Your assignment: Please restate the listing word for word, omitting the images.

[Start of section]

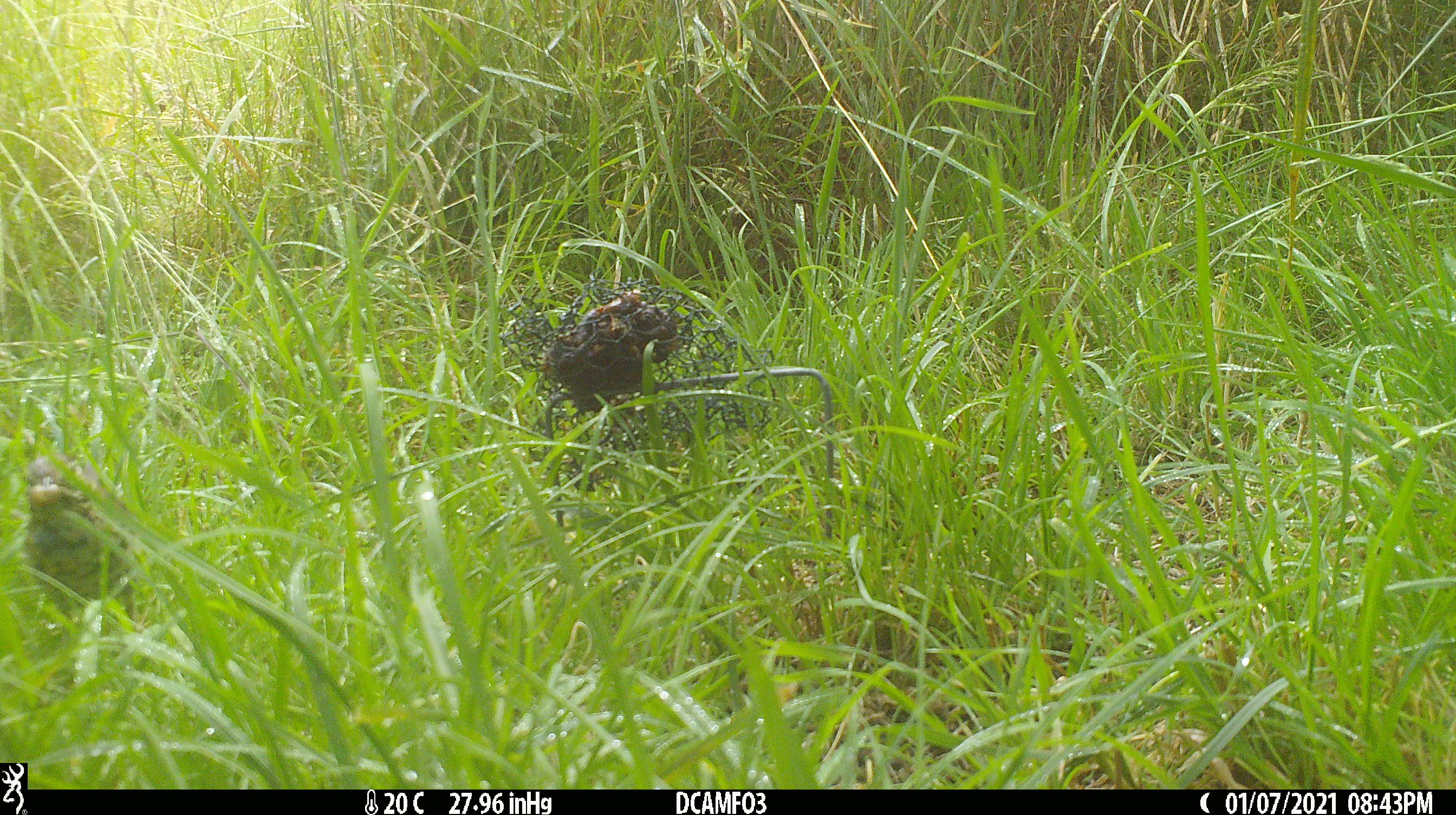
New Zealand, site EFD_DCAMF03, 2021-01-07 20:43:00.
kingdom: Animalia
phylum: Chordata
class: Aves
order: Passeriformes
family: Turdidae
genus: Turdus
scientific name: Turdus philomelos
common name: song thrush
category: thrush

[End of section]

Response to this exercise:
New Zealand, site EFD_DCAMF03, 2021-01-07 20:43:00.
kingdom: Animalia
phylum: Chordata
class: Aves
order: Passeriformes
family: Turdidae
genus: Turdus
scientific name: Turdus philomelos
common name: song thrush
category: thrush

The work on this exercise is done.